Ben Ahmed S, Dillon-Murphy D, Figueroa C A
Department of Surgery, University of Michigan, Ann Arbor, MI, USA; CHU Clermont-Ferrand, Department of Vascular Surgery, F63003 Clermont-Ferrand, France.
Division of Imaging Sciences and Biomedical Engineering, King's College London, London, UK.
Eur J Vasc Endovasc Surg. 2016 Dec;52(6):736-745. doi: 10.1016/j.ejvs.2016.07.025. Epub 2016 Aug 23.
OBJECTIVE/BACKGROUND: Several risk factors have been identified in type B aortic dissection (TBAD), namely tear size, location, patency and number, and false lumen (FL) location.
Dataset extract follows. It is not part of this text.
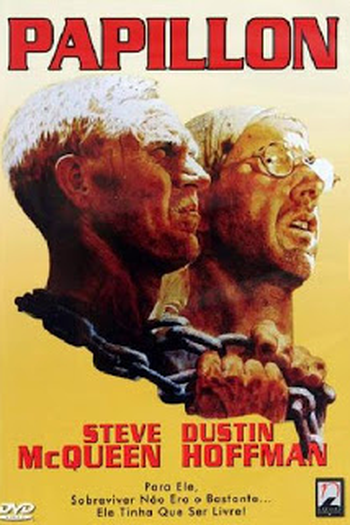  de Filme Papillon (1973)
However, the individual impact of each of these factors is poorly understood. The impact of these factors was investigated using computational fluid dynamics (CFD).
Fourteen idealized models of chronic TBAD were created of different shapes (straight vs. curved vessels), different number of proximal and distal tears, tear size (4, 10, and 20 mm diameter) and shape (circular or elliptical), FL location (inner or outer arch), treated (stented), and untreated. All models had identical length, relative size of true lumen (TL) and FL, and inlet (flow) and outlet (pressure) boundary conditions. Using validated CFD tools, inlet mean pressure (MP), pulse pressure (PP), TL and FL pressures, velocities, and flows were computed for each model.
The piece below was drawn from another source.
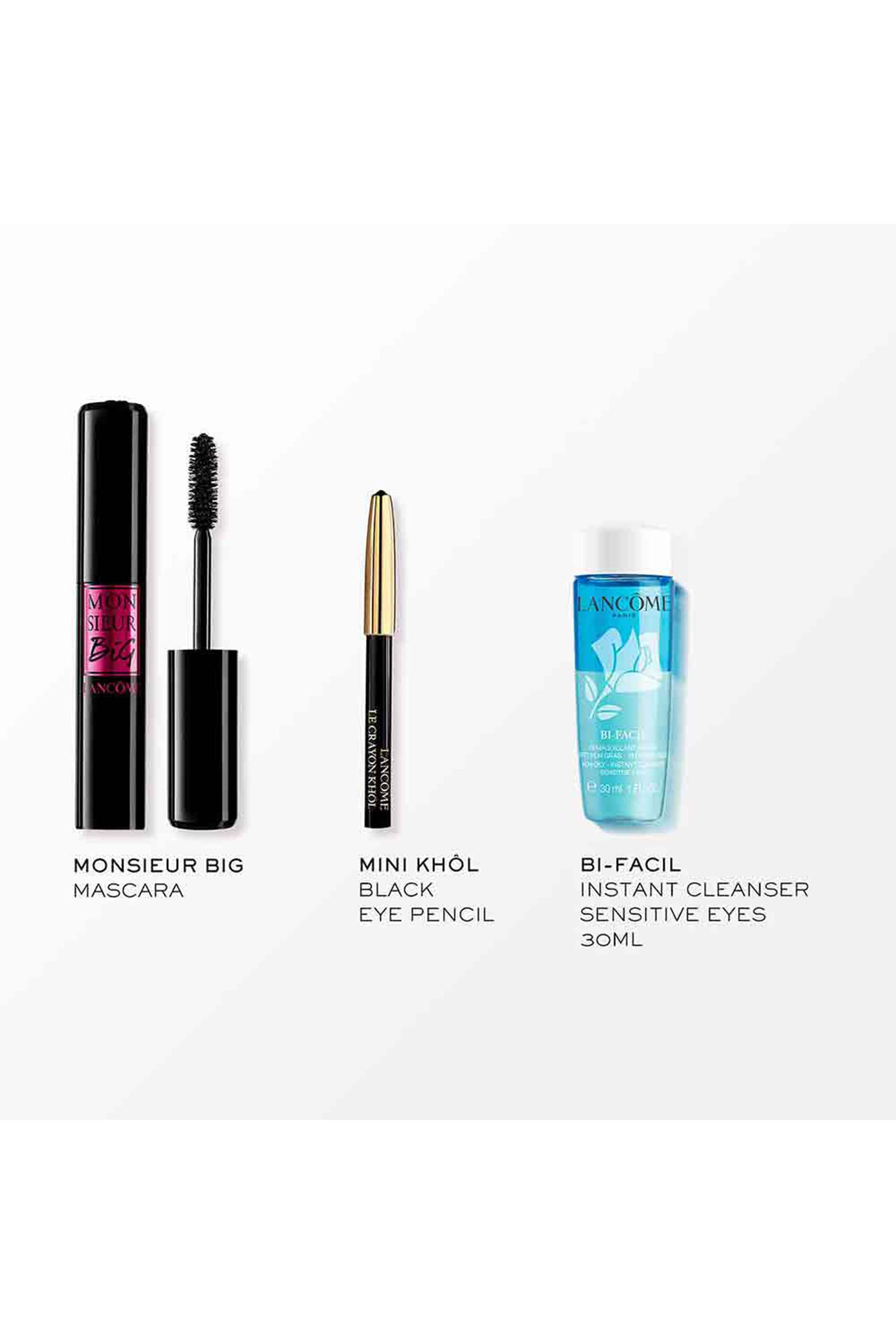 مجموعة ماسكارا مسيو بيج بإصدار محدود للكريسماس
AD increased PP and MP relative to undissected aorta. Curvature did not change pressure and flow ratio between TL and FL. Inner curvature FL showed slightly larger pressures and tear velocities. Larger tears decreased hemodynamic differences between TL and FL. The combination of proximal and distal tear size determines the overall hemodynamics: larger proximal tears increased FL PP by up to 76%. Conversely, larger distal tears decreased FL PP and MP. Large proximal and distal tears decreased tear velocity (by up to 65%) and increased FL flow (up to 12 times). Proximal tear stenting resulted in a 54% reduction of PP. Conversely, distal occlusion tear increased FL PP and MP by 144% and 7%, respectively.
Unfavorable hemodynamic conditions such as larger FL pressure occur when distal tear is small or absent, proximal tears are large, and FL is at the inner curvature, in agreement with previous clinical studies. CFD analysis is a powerful tool to understand the interplay between anatomy and hemodynamics in TBAD.
目的/背景:B型主动脉夹层(TBAD)已确定了几个风险因素,即破口大小、位置、通畅情况及数量,以及假腔(FL)位置。然而,对这些因素各自的个体影响了解甚少。利用计算流体动力学(CFD)研究了这些因素的影响。
创建了14个慢性TBAD的理想化模型,这些模型具有不同的形状(直管与弯管)、不同数量的近端和远端破口、破口大小(直径4、10和20毫米)和形状(圆形或椭圆形)、FL位置(内弓或外弓),分为已治疗(置入支架)和未治疗组。所有模型具有相同的长度、真腔(TL)和FL的相对大小,以及入口(血流)和出口(压力)边界条件。使用经过验证的CFD工具,计算每个模型的入口平均压力(MP)、脉压(PP)、TL和FL压力、速度及血流。
与未夹层的主动脉相比,主动脉夹层增加了PP和MP。曲率未改变TL和FL之间的压力及血流比值。内曲率FL显示压力和破口处速度略大。较大的破口减小了TL和FL之间的血流动力学差异。近端和远端破口大小的组合决定了整体血流动力学:较大的近端破口使FL的PP增加高达76%。相反,较大的远端破口降低了FL的PP和MP。大的近端和远端破口降低了破口处速度(高达65%)并增加了FL血流(高达12倍)。近端破口置入支架使PP降低了54%。相反,远端闭塞性破口使FL的PP和MP分别增加了144%和7%。
远端破口小或无、近端破口大且FL位于内曲率时,会出现如FL压力较大等不利的血流动力学状况,这与先前的临床研究一致。CFD分析是了解TBAD解剖结构与血流动力学之间相互作用的有力工具。